GOODALL

Man-Animal Coexisting

A smile is happiness you'll find right under your nose.
Tom Wilson

When it comes to festivities, no one celebrates like we Indians do. In the Vedas, there are mentions of 33 Hindu gods and goddesses (Rigveda 8.30. 2), however, with time the number is believed to have surpassed 33 crores or 330 million gods and goddesses in Hinduism alone. There are over 50 main festivals celebrated by the nation as a whole while uncountable pujas are performed in the country each day by the people of different cultures and religion. The Indian festivals form an integral part of the rich heritage of the country. The Hindu festivities like any other religion involve decorating houses and religious places with flowers, diyas, incense, and colourful rangolis. People wear new and bright coloured clothes, adorn heavy jewellery, make lots of delicacies, while dancing, praying and singing hymns and bhajans in unison with several instruments. Some people even take out processions.

My friend Gaurav Kumar and I had not stepped out for bird watching in some time and were itching to show our cameras some daylight. We ventured out one early morning to one of our favourite and beautiful bird-friendly places, a considerably desolate location behind a temple with a small stream flowing through. However, upon reaching there, we realised that a festival was being celebrated, with at least 20 ladies performing some form of puja on a small Shivling- a Hindu religious representation of Lord Shiva as the generative power of all creativity and fertility at every cosmic level. Surprisingly the Shivling was kept amidst the untamed nature, far away behind the main temple. There was loud music, chanting and the religious ceremony going on in full swing.
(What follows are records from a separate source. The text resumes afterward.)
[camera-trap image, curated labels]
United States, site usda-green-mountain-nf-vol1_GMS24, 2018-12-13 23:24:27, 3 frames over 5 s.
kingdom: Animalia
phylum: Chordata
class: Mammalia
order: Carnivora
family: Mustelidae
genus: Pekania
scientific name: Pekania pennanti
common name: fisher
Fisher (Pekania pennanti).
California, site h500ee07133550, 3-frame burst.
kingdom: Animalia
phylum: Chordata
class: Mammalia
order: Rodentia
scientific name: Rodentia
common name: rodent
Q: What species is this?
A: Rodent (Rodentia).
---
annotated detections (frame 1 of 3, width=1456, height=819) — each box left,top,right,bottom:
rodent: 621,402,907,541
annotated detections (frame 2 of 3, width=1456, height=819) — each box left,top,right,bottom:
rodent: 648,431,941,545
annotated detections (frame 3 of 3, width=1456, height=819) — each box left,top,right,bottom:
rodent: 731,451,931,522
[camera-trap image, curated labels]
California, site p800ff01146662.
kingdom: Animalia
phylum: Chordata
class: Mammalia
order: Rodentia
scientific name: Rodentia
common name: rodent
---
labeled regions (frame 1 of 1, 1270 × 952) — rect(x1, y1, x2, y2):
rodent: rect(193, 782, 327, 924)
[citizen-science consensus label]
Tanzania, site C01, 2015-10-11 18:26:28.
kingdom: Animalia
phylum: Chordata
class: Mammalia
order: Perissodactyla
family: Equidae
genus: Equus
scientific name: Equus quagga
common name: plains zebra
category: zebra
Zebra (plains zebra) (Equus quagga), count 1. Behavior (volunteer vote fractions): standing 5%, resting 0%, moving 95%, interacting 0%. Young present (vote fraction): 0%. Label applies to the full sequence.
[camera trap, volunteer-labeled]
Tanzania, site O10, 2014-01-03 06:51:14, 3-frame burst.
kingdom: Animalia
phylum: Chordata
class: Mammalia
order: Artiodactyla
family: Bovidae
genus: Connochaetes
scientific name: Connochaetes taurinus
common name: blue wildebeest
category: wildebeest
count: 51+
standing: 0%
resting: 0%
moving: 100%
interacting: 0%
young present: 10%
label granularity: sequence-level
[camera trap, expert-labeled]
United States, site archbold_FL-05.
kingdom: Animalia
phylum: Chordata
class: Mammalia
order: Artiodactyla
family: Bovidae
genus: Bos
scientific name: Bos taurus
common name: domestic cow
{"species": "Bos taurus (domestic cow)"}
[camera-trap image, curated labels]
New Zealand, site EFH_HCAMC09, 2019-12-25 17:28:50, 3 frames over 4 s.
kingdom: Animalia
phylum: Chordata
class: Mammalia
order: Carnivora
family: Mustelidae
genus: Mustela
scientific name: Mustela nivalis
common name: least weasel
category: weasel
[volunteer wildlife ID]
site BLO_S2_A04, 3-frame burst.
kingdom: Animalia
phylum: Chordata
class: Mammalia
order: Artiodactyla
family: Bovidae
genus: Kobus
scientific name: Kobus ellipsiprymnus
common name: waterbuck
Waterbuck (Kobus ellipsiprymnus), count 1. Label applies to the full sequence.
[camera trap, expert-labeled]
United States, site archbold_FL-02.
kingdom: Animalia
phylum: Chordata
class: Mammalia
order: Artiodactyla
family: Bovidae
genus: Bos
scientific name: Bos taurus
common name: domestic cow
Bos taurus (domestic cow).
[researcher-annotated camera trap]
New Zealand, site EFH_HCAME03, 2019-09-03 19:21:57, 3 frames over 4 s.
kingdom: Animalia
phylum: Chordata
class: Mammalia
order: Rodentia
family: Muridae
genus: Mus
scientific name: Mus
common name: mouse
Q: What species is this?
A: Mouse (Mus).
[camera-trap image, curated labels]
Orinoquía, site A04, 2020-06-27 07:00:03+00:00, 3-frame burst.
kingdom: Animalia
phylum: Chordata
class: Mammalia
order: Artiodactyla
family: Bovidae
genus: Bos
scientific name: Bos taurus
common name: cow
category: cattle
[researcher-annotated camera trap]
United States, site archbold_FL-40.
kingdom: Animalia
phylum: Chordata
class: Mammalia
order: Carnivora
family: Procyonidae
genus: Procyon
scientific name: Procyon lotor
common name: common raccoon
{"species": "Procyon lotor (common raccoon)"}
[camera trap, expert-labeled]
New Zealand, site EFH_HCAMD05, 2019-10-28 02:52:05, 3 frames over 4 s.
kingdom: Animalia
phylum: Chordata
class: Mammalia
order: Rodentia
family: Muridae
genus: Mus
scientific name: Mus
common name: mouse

Initially it enraged us because of how this would negatively affect the natural habitat of the birds and animals staying here but soon we realised that this was more an example of human & wildlife co-existence. We waited for some time in hope for the celebrations to get over and the birds to resume their chores fearlessly but it was taking way longer than we thought. We diverted our attention from bird watching to the ceremony, changing our genre to street photography and started clicking the festivities. Observing people can be interestingly educating about the customs of other cultures, reflecting on how they differ from our own.

The ladies were busy with their activities, following a set pattern in a very synchronised manner, it was difficult to access who was following whom, which of them was the leader and which ones the followers. It seemed like they had been doing this for years and they knew exactly how to go about it. Eventually they all got up, balancing their clay pots on their heads, marching out in a single line. We were standing on an elevated road giving us an advantage of a better view, clicking away merrily as this colourful entourage slowly disappeared into the turn in the road.

I looked back at the Shivling they had left behind and noticed a squirrel surveying the place trying to steal the goodies. Initially I ignored it as a regular act of the rodent collecting leftover food for itself, when I realised something unusual. The squirrel wasn’t interested in the goodies but the sacred cotton thread called the janeu wrapped around the Shivling. Soon enough I witnessed the most comical sight where the rodent started to put all its efforts, heaving, tugging and pulling at the thread. Standing on his hind limbs, he was using his force to the fullest, trying to get the thread off the holy shrine, using everything in his wits and capacity including its sharp teeth and strong arms. He would pull at the thread, roll it into a bunch and start pulling again. It was amusing how the bunch was getting bigger and he was going on voraciously, totally insatiable, ensuring nothing was left behind…he wanted it all!

It was a working day for us and we were getting really late, so we had to abandon the mission and head home. Even today after so many years have passed, It makes me wonder what the squirrel must be wanting the janeu for and why it was not satisfied with just a part of it. Well, some mysteries are better left unsolved… but every time I think of the hilarious episode, it brings a big smile to my face and a wonder to my brain.